TrustedFirmware Git Browser
Code Review Sign In
review.trustedfirmware.org / sandbox / pfalcon / trusted-firmware-m / 91281f08124b025e570d7d251700cac75457b7ba / . / docs / getting_started / tfm_getting_started.rst
blob: c7f096e763d7e7e18f81e36caaf7a6d56569bf61 [file] [log] [blame]
##################
First Things First
##################
************
Prerequisite
************
Trusted Firmware M provides a reference implementation of platform security
architecture reference implementation aligning with PSA Certified guidelines.
It is assumed that the reader is familiar with specifications can be found at
`Platform Security Architecture Resources <https://developer.arm.com/architectures/security-architectures/platform-security-architecture>`__.
The current TF-M implementation specifically targets TrustZone for ARMv8-M so a
good understanding of the v8-M architecture is also necessary. A good place to
get started with ARMv8-M is
`developer.arm.com <https://developer.arm.com/architectures/cpu-architecture/m-profile>`__.
**************************
Build and run instructions
**************************
Trusted Firmware M source code is available on
`git.trustedfirmware.org <https://git.trustedfirmware.org/TF-M/trusted-firmware-m.git/>`__.
To build & run TF-M:
- Follow the this guide to set up and check your environment.
- Follow the
:doc:`Build instructions </technical_references/instructions/tfm_build_instruction>`
to compile and build the TF-M source.
- Follow the :doc:`Run TF-M examples on Arm platforms </technical_references/instructions/run_tfm_examples_on_arm_platforms>`
for information on running the example.
To port TF-M to a another system or OS, follow the
:doc:`OS Integration Guide </integration_guide/index>`
:doc:`Contributing Guidelines </contributing/contributing_process>` contains guidance on how to
contribute to this project.
#########################
Set up build environments
#########################
TF-M officially supports a limited set of build environments and setups. In
this context, official support means that the environments listed below
are actively used by team members and active developers, hence users should
be able to recreate the same configurations by following the instructions
described below. In case of problems, the TF-M team provides support
only for these environments, but building in other environments can still be
possible.
The following environments are supported:
.. tabs::
.. group-tab:: Linux
1. version supported:
Ubuntu 18.04 x64+
2. install dependencies:
.. code-block:: bash
sudo apt-get install -y git curl wget build-essential libssl-dev python3 \
python3-pip cmake make
3. verify cmake version:
.. code-block:: bash
cmake --version
.. note::
Please download cmake 3.15 or later version from https://cmake.org/download/.

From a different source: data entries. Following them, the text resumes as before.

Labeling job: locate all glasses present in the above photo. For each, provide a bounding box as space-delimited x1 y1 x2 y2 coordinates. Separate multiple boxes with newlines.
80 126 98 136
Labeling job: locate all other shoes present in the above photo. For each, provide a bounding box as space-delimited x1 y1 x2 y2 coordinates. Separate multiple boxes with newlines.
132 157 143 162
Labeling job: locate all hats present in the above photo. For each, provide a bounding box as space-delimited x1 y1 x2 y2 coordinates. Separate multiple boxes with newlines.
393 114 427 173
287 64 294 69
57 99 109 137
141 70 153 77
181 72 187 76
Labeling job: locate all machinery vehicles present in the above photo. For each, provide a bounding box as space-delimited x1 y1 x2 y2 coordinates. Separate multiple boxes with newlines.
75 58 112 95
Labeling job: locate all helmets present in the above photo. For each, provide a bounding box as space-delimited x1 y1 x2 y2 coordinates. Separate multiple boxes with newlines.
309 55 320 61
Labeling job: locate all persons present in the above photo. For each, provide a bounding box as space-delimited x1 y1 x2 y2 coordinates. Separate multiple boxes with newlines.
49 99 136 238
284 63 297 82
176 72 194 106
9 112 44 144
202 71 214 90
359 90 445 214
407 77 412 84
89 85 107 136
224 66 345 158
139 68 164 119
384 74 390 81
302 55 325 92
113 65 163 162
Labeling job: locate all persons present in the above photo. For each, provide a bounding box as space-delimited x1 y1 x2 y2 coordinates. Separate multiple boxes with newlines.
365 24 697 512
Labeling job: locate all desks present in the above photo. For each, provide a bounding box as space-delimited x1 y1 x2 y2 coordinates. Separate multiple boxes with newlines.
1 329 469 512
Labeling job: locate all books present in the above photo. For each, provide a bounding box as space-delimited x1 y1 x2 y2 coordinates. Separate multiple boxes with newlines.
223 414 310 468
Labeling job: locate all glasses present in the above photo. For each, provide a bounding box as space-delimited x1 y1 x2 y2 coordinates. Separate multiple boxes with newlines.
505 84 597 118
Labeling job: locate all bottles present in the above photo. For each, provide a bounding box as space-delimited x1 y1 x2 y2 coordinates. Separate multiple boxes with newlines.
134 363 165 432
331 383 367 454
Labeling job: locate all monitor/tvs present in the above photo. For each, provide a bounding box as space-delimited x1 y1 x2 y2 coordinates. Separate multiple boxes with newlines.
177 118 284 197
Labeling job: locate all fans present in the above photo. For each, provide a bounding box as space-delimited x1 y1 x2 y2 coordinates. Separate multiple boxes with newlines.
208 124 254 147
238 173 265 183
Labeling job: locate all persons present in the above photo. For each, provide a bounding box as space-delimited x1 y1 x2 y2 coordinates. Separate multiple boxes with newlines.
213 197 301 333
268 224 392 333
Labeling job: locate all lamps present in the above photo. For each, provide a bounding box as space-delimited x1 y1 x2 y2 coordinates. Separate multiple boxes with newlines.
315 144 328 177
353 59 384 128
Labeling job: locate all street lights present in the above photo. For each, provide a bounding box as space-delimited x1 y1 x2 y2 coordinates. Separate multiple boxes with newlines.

4. add CMake path into environment:
.. code-block:: bash
export PATH=<CMake path>/bin:$PATH
.. group-tab:: Windows
1. version supported:
Windows 10 x64
2. install dependecies:
- Git client latest version (https://git-scm.com/download/win)
- CMake (`native Windows version <https://cmake.org/download/>`__)
- GNU make (http://gnuwin32.sourceforge.net/packages/make.htm)
- Python3 `(native Windows version) <https://www.python.org/downloads/>`__ and
the pip package manager (from Python 3.4 it's included)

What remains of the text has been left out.